## TASK INPUT
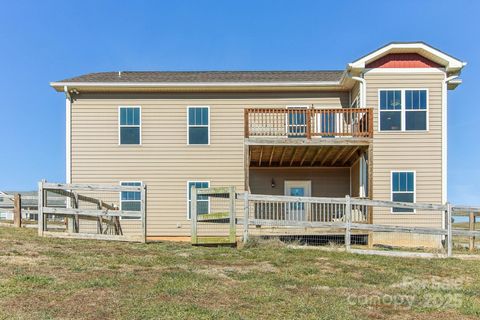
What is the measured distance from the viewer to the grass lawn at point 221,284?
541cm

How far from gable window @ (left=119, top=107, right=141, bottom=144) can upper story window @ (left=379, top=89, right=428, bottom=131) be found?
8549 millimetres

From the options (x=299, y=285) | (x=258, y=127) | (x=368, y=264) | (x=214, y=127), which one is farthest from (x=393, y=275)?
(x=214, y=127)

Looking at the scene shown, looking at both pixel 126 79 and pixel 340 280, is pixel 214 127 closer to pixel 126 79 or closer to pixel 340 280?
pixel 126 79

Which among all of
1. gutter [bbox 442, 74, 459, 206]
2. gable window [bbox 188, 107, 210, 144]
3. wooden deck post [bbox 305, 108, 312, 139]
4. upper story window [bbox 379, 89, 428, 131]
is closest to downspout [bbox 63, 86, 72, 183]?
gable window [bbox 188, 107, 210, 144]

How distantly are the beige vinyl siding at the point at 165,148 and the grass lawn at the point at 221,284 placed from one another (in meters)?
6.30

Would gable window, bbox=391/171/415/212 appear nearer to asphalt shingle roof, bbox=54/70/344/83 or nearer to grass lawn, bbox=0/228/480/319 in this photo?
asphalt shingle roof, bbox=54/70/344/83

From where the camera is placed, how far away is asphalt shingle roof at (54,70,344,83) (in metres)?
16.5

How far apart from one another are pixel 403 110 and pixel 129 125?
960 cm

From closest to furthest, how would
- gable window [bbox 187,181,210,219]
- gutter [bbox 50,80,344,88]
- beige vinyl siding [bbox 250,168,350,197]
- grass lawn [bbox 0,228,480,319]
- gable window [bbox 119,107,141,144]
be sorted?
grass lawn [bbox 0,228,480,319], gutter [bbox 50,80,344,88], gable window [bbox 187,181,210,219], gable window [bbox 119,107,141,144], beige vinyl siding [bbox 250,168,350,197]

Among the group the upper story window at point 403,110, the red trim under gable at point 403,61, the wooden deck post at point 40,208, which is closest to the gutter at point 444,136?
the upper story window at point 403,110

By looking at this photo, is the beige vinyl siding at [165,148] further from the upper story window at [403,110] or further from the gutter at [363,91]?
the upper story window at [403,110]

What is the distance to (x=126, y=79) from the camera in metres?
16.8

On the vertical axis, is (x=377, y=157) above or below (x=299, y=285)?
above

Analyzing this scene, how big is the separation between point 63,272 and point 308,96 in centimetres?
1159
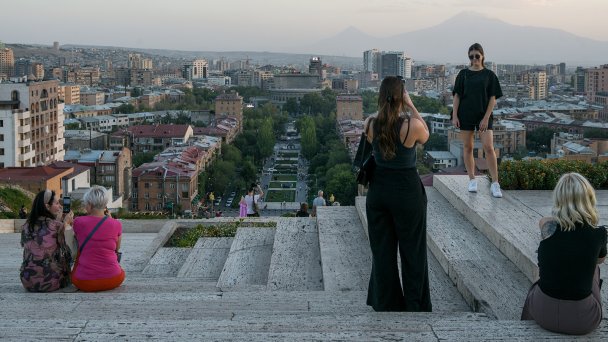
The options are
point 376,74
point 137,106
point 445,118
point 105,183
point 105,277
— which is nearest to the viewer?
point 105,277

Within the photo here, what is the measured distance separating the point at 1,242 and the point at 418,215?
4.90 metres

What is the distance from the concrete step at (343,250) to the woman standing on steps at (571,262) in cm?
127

## TASK INSTRUCTIONS
Give every line of the rows above as a JSON list of strings, one string per line. Skip blank lines and leave out the pictures.

## EXERCISE RESULT
[
  "What is the measured distance from the viewer to the grass lawn at point 221,284?",
  "541cm",
  "How far from gable window @ (left=119, top=107, right=141, bottom=144) can upper story window @ (left=379, top=89, right=428, bottom=131) be found?",
  "8549 millimetres",
  "From the options (x=299, y=285) | (x=258, y=127) | (x=368, y=264) | (x=214, y=127), which one is farthest from (x=393, y=275)?",
  "(x=214, y=127)",
  "Looking at the scene shown, looking at both pixel 126 79 and pixel 340 280, is pixel 214 127 closer to pixel 126 79 or closer to pixel 340 280?",
  "pixel 126 79",
  "Which among all of",
  "1. gutter [bbox 442, 74, 459, 206]",
  "2. gable window [bbox 188, 107, 210, 144]",
  "3. wooden deck post [bbox 305, 108, 312, 139]",
  "4. upper story window [bbox 379, 89, 428, 131]",
  "is closest to downspout [bbox 63, 86, 72, 183]?",
  "gable window [bbox 188, 107, 210, 144]",
  "How distantly are the beige vinyl siding at the point at 165,148 and the grass lawn at the point at 221,284 placed from one another (in meters)?",
  "6.30",
  "Would gable window, bbox=391/171/415/212 appear nearer to asphalt shingle roof, bbox=54/70/344/83 or nearer to grass lawn, bbox=0/228/480/319 in this photo?",
  "asphalt shingle roof, bbox=54/70/344/83",
  "From where the camera is placed, how far away is asphalt shingle roof at (54,70,344,83) (in metres)?",
  "16.5",
  "How far apart from one another are pixel 403 110 and pixel 129 125?",
  "960 cm",
  "From closest to furthest, how would",
  "- gable window [bbox 187,181,210,219]",
  "- gutter [bbox 50,80,344,88]",
  "- beige vinyl siding [bbox 250,168,350,197]",
  "- grass lawn [bbox 0,228,480,319]",
  "- gable window [bbox 119,107,141,144]",
  "be sorted?",
  "grass lawn [bbox 0,228,480,319], gutter [bbox 50,80,344,88], gable window [bbox 187,181,210,219], gable window [bbox 119,107,141,144], beige vinyl siding [bbox 250,168,350,197]",
  "Among the group the upper story window at point 403,110, the red trim under gable at point 403,61, the wooden deck post at point 40,208, which is closest to the gutter at point 444,136?",
  "the upper story window at point 403,110",
  "By looking at this photo, is the beige vinyl siding at [165,148] further from the upper story window at [403,110] or further from the gutter at [363,91]?",
  "the upper story window at [403,110]",
  "What is the distance to (x=126, y=79) from the camera in metres?",
  "16.8",
  "On the vertical axis, is (x=377, y=157) above or below (x=299, y=285)?",
  "above",
  "Analyzing this scene, how big is the separation between point 63,272 and point 308,96 in centimetres?",
  "1159",
  "The options are",
  "point 376,74",
  "point 137,106",
  "point 445,118",
  "point 105,183",
  "point 105,277",
  "— which is nearest to the viewer?",
  "point 105,277",
  "Within the photo here, what is the measured distance separating the point at 1,242 and the point at 418,215?",
  "4.90 metres",
  "What is the distance from the concrete step at (343,250) to the woman standing on steps at (571,262) in cm?",
  "127"
]